A theatre stage

Culture Secretary Oliver Dowden’s so-called ‘roadmap’ to re-open English theatres has been widely criticised by many bodies within the cultural sector for its distinct lack of detail and ambition. The UK’s world class culture and arts sector has been hit hard by the pandemic, with social distancing making public performances an impossibility.

Pressure was piled on by 100 prominent creative figures who penned an open letter calling on the government to act fast in order to prevent a ‘cultural catastrophe’ in the UK, followed shortly after by a raft of prominent musicians who wrote of similar concerns for the music industry. This resulted in the government announcing a £1.57 billion package to prevent venues and theatres from going under. While this emergency funding is welcome it has come too late for some and only tackles the issue of creative spaces being able to survive. The question of whether or not creative workers will be able to survive remains unanswered.

Here is what I believe the government should do right now to save our beloved performing arts:

Firstly, liaise with representative bodies such as the Musicians’ Union, Equity, Help Musicians UK, Arts Council England and so on. It is the responsibility of the Minister for Digital, Culture, Media and Sport (DCMS) to be connected and aware of the plight of creatives in the UK and take appropriate action to protect their interests, especially at a time like this. However, Oliver Dowden’s ‘roadmap’ has demonstrated just how far removed he is from the reality of the sector he has been tasked with looking after. Bodies such as the Musicians’ Union have been calling on the government persistently since the pandemic hit to ensure creatives, a huge amount of whom are self-employed, don’t ‘fall through the cracks’ of the poorly designed self-employment support scheme.

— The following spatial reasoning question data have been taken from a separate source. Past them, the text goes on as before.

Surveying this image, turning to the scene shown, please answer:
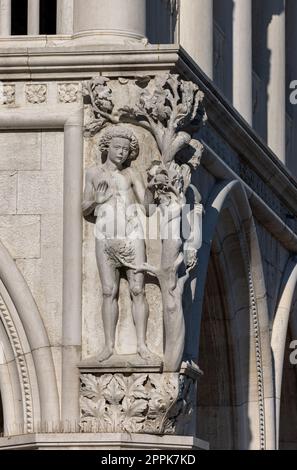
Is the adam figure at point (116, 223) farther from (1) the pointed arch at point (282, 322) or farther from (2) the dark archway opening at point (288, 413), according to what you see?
(2) the dark archway opening at point (288, 413)

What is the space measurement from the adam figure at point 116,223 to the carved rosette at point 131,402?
0.29m

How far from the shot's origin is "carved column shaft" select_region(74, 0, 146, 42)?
109ft

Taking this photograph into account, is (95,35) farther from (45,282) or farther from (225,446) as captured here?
(225,446)

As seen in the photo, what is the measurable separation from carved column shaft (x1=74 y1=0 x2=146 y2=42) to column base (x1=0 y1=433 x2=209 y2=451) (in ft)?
15.2

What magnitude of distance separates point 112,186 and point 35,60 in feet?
5.77

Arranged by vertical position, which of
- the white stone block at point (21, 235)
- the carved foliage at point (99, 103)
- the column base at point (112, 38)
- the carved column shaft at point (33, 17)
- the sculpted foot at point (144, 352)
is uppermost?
the carved column shaft at point (33, 17)

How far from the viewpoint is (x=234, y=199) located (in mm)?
36438

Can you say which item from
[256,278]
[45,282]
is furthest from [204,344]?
[45,282]

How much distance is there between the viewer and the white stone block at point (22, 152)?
108 ft

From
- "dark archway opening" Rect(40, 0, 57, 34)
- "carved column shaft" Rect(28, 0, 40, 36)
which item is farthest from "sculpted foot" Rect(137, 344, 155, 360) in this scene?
"dark archway opening" Rect(40, 0, 57, 34)

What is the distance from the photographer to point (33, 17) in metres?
34.2

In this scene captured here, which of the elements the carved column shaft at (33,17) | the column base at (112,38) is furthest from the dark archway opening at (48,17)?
the column base at (112,38)

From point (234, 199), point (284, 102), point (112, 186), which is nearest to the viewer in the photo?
point (112, 186)

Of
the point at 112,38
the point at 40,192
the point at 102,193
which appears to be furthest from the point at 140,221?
the point at 112,38
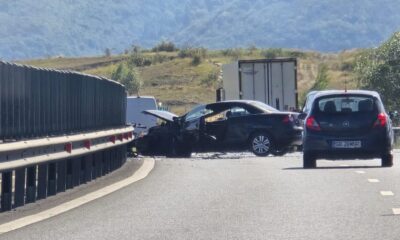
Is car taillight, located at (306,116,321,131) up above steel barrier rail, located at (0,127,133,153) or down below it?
above

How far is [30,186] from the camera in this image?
16438 millimetres

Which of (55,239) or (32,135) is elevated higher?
(32,135)

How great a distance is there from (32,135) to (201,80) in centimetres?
8936

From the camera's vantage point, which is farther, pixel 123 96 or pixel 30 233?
pixel 123 96

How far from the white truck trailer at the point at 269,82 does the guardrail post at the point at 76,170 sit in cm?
2152

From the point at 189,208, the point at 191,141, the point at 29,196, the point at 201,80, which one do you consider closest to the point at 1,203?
the point at 29,196

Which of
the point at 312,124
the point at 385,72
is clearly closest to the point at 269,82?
the point at 312,124

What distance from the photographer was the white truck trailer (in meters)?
40.4

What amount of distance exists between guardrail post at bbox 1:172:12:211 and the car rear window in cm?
1004

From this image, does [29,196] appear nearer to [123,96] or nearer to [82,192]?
[82,192]

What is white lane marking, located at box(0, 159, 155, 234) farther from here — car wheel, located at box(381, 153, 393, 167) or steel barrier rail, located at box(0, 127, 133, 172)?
car wheel, located at box(381, 153, 393, 167)

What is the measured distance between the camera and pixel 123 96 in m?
27.2

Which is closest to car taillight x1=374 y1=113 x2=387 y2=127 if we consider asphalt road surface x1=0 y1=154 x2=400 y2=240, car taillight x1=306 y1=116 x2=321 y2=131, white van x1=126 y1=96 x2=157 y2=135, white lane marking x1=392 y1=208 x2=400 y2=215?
car taillight x1=306 y1=116 x2=321 y2=131

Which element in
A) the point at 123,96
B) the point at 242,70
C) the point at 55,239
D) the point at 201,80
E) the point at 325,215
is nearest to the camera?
the point at 55,239
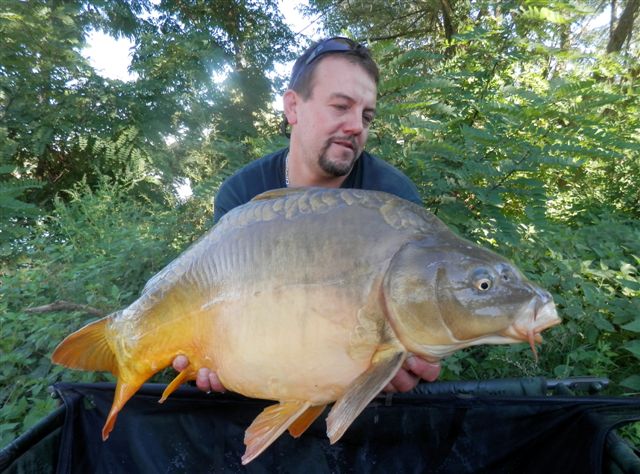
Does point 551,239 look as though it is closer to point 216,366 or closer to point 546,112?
point 546,112

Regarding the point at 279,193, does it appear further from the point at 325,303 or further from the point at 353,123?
the point at 353,123

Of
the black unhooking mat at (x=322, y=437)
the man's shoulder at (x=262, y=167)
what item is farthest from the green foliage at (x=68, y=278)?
the man's shoulder at (x=262, y=167)

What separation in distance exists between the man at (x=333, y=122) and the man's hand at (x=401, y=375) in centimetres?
60

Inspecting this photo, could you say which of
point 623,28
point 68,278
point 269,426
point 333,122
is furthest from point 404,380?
point 623,28

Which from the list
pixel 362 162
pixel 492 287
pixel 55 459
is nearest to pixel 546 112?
pixel 362 162

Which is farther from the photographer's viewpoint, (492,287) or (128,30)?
(128,30)

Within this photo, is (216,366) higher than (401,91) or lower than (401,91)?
lower

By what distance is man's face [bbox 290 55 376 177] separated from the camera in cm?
140

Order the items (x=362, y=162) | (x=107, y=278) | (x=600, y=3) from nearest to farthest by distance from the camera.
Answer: (x=362, y=162) → (x=107, y=278) → (x=600, y=3)

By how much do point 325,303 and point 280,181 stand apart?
0.94 meters

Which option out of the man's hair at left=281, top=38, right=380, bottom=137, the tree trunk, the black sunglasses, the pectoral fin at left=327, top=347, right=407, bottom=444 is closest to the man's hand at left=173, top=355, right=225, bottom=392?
the pectoral fin at left=327, top=347, right=407, bottom=444

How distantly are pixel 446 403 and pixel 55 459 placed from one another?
3.23ft

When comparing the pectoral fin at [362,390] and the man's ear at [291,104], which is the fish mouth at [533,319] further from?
the man's ear at [291,104]

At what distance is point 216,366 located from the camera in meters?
0.88
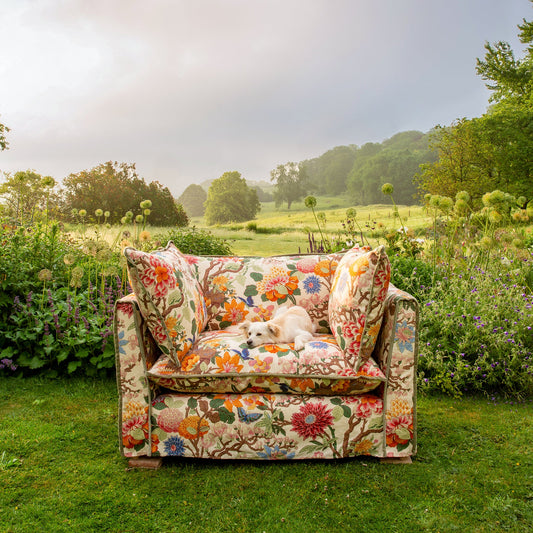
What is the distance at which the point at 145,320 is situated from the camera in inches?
77.4

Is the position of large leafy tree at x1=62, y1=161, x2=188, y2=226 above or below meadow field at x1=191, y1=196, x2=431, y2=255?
above

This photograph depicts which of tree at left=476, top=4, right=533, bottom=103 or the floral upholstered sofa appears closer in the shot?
the floral upholstered sofa

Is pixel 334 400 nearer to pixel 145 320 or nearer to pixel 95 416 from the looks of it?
pixel 145 320

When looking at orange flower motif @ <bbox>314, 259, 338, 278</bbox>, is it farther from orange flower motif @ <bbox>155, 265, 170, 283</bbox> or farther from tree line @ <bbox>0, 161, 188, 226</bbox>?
tree line @ <bbox>0, 161, 188, 226</bbox>

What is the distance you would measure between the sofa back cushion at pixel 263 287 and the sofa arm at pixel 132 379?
0.66 metres

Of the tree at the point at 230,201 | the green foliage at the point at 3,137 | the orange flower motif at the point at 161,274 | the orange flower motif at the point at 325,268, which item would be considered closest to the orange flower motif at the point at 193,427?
the orange flower motif at the point at 161,274

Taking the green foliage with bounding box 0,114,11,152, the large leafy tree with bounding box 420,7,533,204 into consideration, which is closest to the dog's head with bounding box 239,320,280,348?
the green foliage with bounding box 0,114,11,152

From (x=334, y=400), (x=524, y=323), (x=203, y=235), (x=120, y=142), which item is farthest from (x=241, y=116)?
(x=334, y=400)

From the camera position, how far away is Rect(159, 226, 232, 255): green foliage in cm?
538

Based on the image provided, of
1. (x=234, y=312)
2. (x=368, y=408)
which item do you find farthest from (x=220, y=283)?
(x=368, y=408)

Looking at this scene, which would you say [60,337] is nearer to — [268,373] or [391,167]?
[268,373]

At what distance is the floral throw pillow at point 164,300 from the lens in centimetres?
187

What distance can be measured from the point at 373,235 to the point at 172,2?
164 inches

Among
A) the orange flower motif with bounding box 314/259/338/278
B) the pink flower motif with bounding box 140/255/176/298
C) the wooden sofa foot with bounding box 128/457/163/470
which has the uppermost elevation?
the pink flower motif with bounding box 140/255/176/298
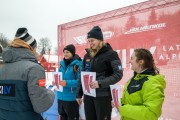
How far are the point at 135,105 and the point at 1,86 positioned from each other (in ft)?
3.79

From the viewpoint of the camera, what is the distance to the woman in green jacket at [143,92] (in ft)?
6.22

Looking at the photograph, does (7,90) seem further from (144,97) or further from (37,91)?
(144,97)

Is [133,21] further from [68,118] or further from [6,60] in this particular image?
[6,60]

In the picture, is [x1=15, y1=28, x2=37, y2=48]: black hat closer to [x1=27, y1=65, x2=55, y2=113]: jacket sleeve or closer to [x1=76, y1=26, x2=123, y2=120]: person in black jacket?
[x1=27, y1=65, x2=55, y2=113]: jacket sleeve

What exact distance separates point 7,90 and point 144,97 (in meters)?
1.13

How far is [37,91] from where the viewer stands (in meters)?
1.98

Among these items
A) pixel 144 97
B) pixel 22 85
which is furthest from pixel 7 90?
pixel 144 97

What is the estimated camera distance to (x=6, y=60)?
83.6 inches

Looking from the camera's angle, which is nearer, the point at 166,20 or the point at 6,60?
the point at 6,60

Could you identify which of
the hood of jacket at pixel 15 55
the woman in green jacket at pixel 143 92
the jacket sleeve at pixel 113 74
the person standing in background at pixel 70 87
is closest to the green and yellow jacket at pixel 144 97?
the woman in green jacket at pixel 143 92

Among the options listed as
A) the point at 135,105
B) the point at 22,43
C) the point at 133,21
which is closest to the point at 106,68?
the point at 135,105

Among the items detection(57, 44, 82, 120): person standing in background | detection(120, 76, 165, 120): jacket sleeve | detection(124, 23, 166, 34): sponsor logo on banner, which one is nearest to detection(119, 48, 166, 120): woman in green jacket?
detection(120, 76, 165, 120): jacket sleeve

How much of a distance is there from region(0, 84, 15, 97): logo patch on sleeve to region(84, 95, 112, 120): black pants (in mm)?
1166

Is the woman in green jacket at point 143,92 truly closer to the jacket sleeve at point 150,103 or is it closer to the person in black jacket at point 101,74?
the jacket sleeve at point 150,103
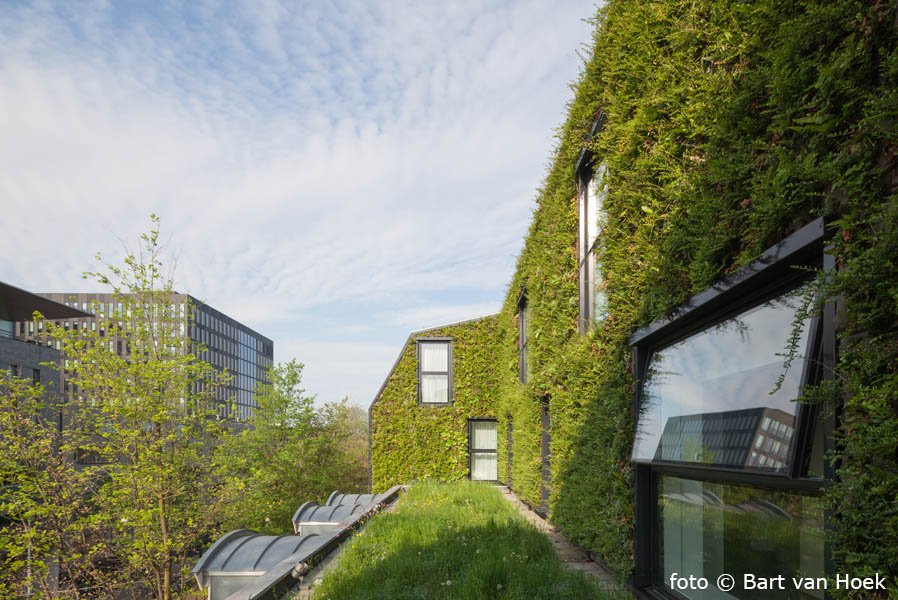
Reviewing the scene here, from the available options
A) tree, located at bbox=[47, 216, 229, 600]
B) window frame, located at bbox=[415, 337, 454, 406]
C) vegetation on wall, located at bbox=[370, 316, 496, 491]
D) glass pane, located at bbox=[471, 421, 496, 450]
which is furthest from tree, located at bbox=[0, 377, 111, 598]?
glass pane, located at bbox=[471, 421, 496, 450]

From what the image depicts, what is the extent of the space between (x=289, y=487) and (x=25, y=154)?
13036 millimetres

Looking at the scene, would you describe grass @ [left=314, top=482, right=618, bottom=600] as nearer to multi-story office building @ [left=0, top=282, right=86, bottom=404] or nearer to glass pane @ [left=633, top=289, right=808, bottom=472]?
glass pane @ [left=633, top=289, right=808, bottom=472]

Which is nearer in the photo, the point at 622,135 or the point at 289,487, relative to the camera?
the point at 622,135

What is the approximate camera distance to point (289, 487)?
779 inches

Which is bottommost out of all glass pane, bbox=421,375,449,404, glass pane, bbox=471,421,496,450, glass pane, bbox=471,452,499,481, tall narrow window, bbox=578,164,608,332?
glass pane, bbox=471,452,499,481

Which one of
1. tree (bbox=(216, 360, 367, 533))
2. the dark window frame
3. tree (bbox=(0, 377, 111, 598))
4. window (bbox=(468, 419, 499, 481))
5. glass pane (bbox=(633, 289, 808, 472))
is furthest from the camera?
tree (bbox=(216, 360, 367, 533))

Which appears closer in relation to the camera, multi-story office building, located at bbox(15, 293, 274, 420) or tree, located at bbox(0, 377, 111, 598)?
tree, located at bbox(0, 377, 111, 598)

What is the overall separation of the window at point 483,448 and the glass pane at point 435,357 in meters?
1.88

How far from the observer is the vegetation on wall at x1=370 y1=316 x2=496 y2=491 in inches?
657

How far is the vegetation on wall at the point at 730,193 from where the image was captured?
2004 millimetres

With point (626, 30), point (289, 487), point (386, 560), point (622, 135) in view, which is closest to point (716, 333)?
point (622, 135)

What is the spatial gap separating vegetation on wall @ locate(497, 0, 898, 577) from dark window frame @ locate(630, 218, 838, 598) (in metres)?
0.11

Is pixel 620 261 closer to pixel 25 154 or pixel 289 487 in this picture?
pixel 25 154

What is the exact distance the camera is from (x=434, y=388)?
1708 centimetres
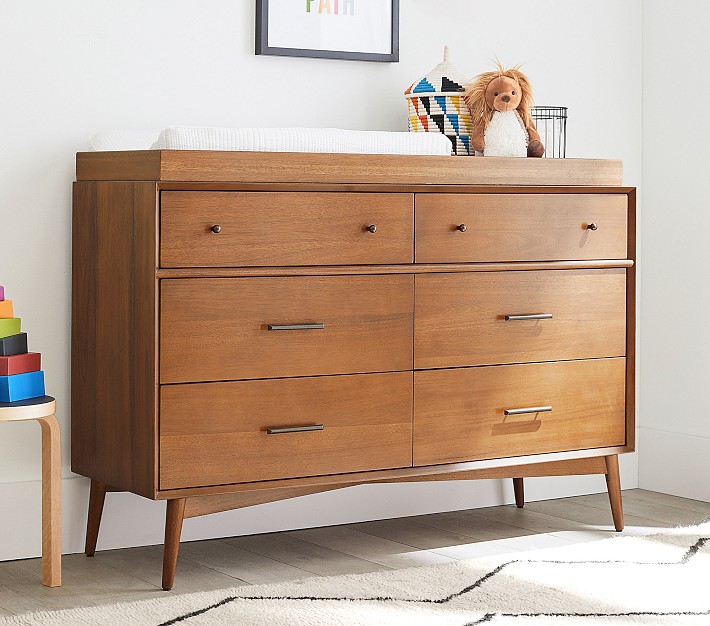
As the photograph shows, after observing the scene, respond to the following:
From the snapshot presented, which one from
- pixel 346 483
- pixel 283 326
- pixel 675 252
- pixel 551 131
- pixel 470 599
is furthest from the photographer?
pixel 675 252

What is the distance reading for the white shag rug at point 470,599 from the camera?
215 centimetres

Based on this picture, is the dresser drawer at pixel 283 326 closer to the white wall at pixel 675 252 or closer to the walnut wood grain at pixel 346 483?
the walnut wood grain at pixel 346 483

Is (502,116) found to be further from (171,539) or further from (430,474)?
(171,539)

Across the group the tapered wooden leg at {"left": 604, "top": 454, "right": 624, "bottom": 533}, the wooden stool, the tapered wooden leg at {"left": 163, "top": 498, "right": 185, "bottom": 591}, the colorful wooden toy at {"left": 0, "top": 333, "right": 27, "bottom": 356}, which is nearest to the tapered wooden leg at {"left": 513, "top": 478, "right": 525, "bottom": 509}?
the tapered wooden leg at {"left": 604, "top": 454, "right": 624, "bottom": 533}

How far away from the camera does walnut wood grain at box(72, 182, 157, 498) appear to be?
7.54ft

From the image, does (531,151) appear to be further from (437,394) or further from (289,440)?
(289,440)

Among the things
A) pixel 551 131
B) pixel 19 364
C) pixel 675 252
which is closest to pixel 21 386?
pixel 19 364

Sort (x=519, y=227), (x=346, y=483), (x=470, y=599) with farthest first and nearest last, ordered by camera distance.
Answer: (x=519, y=227)
(x=346, y=483)
(x=470, y=599)

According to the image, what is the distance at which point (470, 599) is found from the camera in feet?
7.48

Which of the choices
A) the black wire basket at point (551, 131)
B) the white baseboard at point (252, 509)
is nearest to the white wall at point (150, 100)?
the white baseboard at point (252, 509)

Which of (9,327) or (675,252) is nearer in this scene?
(9,327)

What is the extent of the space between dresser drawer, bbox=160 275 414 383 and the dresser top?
0.21 metres

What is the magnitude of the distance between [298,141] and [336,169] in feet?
0.32

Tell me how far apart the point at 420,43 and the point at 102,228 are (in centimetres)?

Their calls have, evidently, fallen on deaf ears. Huge swathes of self-employed artists – whose work dried up at the end of March due to the lockdown – have had to wait until mid-June for any support from the government and even then they have been left to survive on far less than they were promised.

Ideally the new emergency venue funding would be continued post-Covid in order to make up for the past decade of damaging austerity and bring us in line with countries such as Germany where performing arts are around 70-80% publicly funded. It’s no secret that the arts are under-funded in this country. When the coalition government came to power in 2010 they cut Arts Council England’s funding by 30% almost immediately. This has left venues in a dire position whereby they simply cannot afford to survive for a significant amount of time with no ticket revenue. Most theatres in the UK for example, only just break even at around 60% capacity which is nowhere near feasible with social distancing measures.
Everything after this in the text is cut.